> CHECK YOUR UNDERSTANDING:
[1] Please set down the stretch from "On this engine" through "the engine section." in the Ship 25 engine section article, word for word.
[2] Carry the Ship 25 engine section article further, picking up after its final sentence.

> DOCUMENT SECTION:

┄┄┄┄┄┄┄┄┄┄┄┄┄┄┄┄┄┄┄┄

This is another issue that was likely encountered on the first flight of Starship, where fires were visibly seen in between the booster engines. This fire might have been partially at fault for the loss of control of the vehicle less than two minutes into the flight. 

View of Ship 25’s aft section showing the new row of openings above the engine shields that should provide ventilation for these cavities. The reinforced welds and new set of pipes can also be seen in this picture (Credit: Jack Beyer for NSF)

With these new vents now also on Ship 25, SpaceX likely wants to ensure that no vehicle control is lost during flight due to any engine fire and that all of the important hardware in the engine section remains as intact as possible.

On this engine section, a new set of pipes have been added on the port and starboard of the leeward side of the ship. These look similar to the engine chill pipes already on the vehicle and from where gaseous oxygen is vented overboard so that it doesn’t pool inside the engine section.

┄┄┄┄┄┄┄┄┄┄┄┄┄┄┄┄┄┄┄┄

> INFORMATION GIVEN:
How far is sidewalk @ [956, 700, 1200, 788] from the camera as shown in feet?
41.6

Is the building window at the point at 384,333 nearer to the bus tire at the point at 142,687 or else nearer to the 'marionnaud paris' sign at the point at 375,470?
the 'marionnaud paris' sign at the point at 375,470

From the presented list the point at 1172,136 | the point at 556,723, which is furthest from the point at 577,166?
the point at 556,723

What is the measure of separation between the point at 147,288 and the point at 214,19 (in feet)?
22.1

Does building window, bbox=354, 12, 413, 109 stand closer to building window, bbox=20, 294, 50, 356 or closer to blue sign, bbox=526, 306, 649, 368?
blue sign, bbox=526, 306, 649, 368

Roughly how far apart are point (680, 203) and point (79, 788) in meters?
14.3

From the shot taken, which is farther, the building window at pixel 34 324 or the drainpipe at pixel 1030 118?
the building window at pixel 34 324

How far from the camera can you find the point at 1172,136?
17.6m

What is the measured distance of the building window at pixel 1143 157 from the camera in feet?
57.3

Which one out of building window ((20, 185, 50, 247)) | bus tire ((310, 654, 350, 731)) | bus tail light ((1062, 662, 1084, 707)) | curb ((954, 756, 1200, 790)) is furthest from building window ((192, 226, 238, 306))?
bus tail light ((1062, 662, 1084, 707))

┄┄┄┄┄┄┄┄┄┄┄┄┄┄┄┄┄┄┄┄

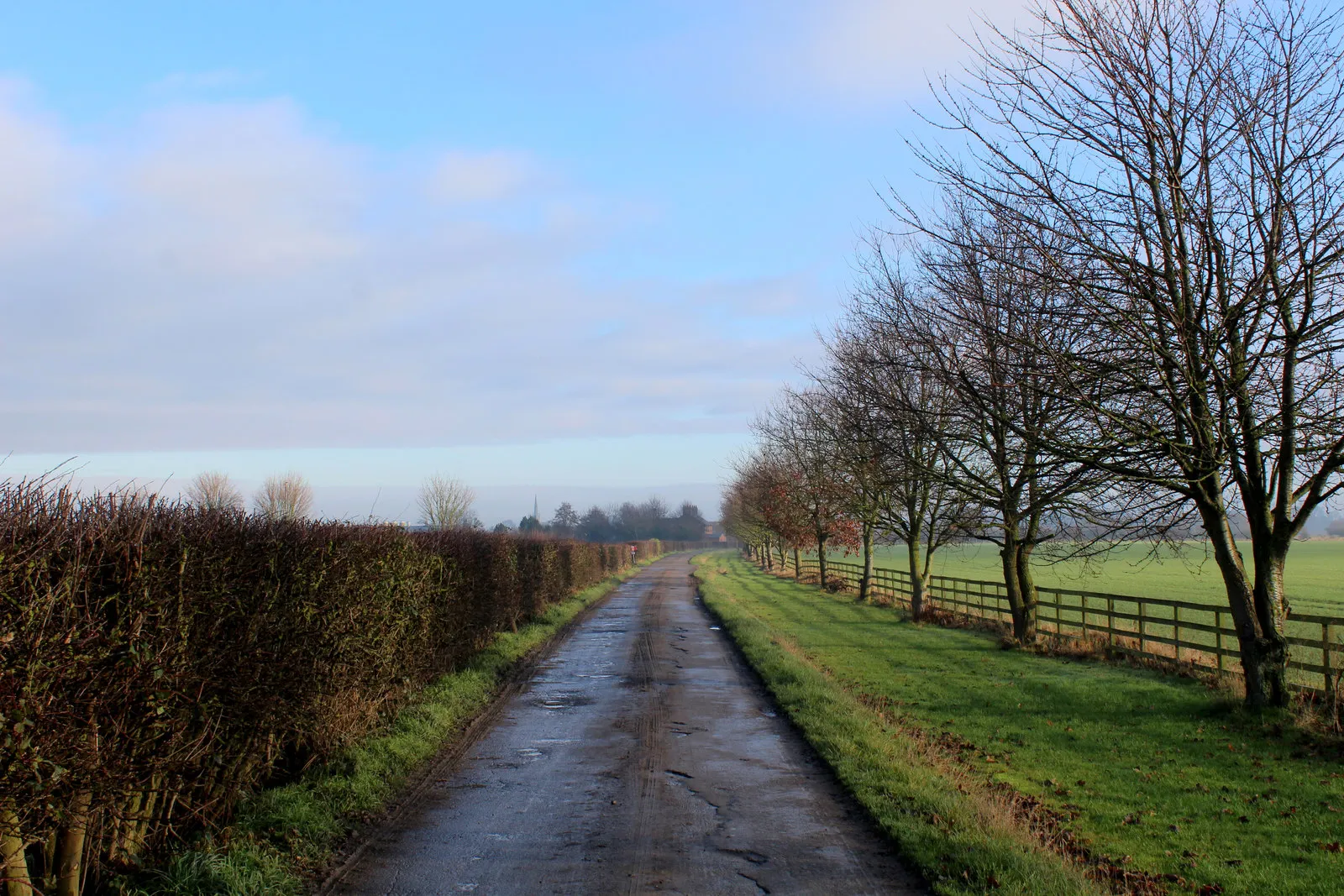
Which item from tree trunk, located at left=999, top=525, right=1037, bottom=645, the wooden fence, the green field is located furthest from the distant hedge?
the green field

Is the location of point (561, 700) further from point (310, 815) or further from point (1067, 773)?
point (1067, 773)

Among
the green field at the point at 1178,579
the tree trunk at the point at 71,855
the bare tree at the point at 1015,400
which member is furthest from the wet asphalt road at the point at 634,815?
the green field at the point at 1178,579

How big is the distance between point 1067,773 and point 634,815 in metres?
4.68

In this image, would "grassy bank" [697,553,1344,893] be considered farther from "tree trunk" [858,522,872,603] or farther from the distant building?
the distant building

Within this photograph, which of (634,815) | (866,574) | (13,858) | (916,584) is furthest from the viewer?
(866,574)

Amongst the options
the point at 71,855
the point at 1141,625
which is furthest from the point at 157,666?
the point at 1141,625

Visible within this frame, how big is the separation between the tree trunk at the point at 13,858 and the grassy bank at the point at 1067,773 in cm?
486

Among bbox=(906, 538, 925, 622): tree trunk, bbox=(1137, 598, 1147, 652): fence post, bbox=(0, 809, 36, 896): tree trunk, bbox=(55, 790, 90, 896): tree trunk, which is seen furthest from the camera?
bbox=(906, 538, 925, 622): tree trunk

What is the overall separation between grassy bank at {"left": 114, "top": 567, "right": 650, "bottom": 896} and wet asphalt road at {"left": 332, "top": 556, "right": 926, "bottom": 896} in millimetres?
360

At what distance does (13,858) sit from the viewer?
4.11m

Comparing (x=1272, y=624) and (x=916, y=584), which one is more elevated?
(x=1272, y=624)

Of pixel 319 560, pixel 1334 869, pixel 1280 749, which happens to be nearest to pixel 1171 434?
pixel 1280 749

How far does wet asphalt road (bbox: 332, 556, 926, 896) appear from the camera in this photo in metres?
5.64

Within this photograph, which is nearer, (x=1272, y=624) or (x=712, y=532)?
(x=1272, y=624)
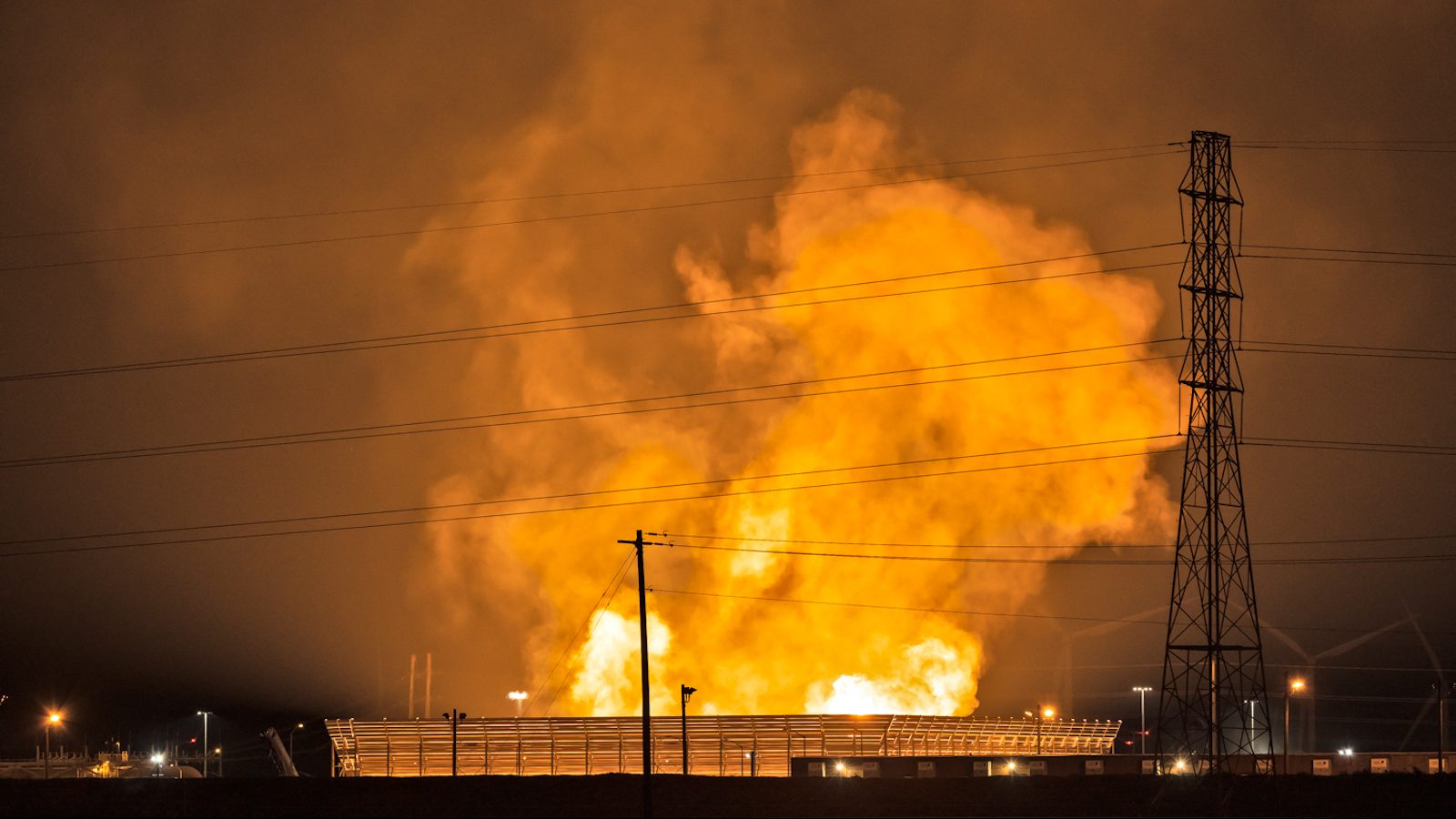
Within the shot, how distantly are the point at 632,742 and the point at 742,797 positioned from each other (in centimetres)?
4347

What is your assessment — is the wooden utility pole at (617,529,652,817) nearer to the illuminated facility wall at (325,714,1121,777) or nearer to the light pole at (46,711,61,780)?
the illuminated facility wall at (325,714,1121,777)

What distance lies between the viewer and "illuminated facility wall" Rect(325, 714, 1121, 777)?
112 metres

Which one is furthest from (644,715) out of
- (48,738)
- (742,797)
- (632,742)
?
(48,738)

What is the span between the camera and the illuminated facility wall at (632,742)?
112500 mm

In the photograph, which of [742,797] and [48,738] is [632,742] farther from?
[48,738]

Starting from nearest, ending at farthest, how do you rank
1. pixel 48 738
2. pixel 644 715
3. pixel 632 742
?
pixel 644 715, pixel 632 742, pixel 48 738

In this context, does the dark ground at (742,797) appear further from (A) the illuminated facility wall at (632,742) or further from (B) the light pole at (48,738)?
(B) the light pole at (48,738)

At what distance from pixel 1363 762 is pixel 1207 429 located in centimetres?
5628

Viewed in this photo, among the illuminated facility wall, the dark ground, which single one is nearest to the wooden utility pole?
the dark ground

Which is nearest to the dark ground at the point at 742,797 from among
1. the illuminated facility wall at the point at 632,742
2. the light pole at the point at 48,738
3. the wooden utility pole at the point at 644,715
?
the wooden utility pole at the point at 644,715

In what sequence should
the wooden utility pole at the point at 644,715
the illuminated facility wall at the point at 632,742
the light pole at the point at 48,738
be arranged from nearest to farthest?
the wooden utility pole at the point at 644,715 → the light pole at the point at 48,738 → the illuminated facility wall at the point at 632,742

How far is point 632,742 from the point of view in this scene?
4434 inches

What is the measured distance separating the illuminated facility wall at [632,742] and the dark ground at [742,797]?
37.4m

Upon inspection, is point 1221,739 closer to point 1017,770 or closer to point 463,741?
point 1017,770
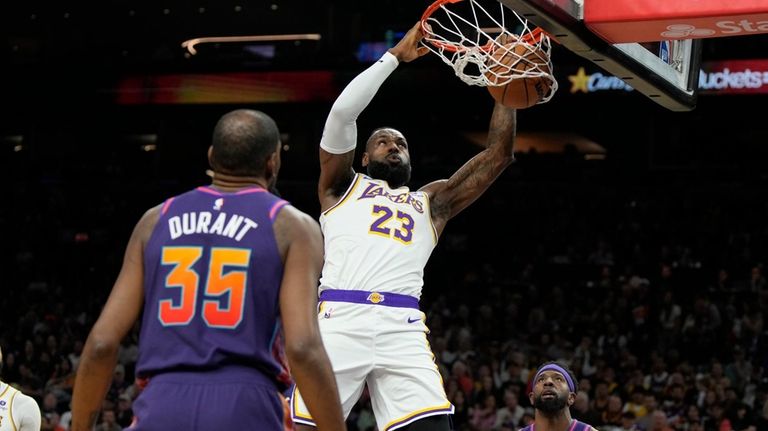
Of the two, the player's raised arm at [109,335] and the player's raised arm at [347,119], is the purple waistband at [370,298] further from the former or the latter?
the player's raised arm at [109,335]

┄┄┄┄┄┄┄┄┄┄┄┄┄┄┄┄┄┄┄┄

> ANSWERS FOR THE EXERCISE:
[1]
On this engine section, a new set of pipes have been added on the port and starboard of the leeward side of the ship. These look similar to the engine chill pipes already on the vehicle and from where gaseous oxygen is vented overboard so that it doesn’t pool inside the engine section.

[2]
These engine chill pipes have an extension on the booster side where they connect to allow this oxygen to be vented much further down the rocket than otherwise. However, the new set of pipes added recently to Ship 25 will not encounter a similar extension on the booster side.
For now, it is not clear what they could be for, but the absence of these extensions might mean that whatever is being vented via these pipes might not be vented during first stage flight like the gaseous oxygen and rather only while the engines are igniting. 

The aft end of Ship 25 has also seen the addition of reinforcements on the welds between the rings at and below the quick disconnect umbilical plate. This is not a new upgrade but rather an upgrade already implemented on Ship 24 for its own flight and that SpaceX had seemingly delayed for Ship 25.

It is believed these had to be installed for Ship 24 due to structural testing uncovering issues with this part of the vehicle. Nonetheless, these changes have now been implemented on Ship 25, and it should be ready for its upcoming flight.

Ship 25’s stacking on Sept. 5 gave observers the perfect opportunity to peer up into the engine section of the ship from below. Each of the engines on Ship 25 can be seen now fully shielded, and their turbomachinery is well protected from any potential damage.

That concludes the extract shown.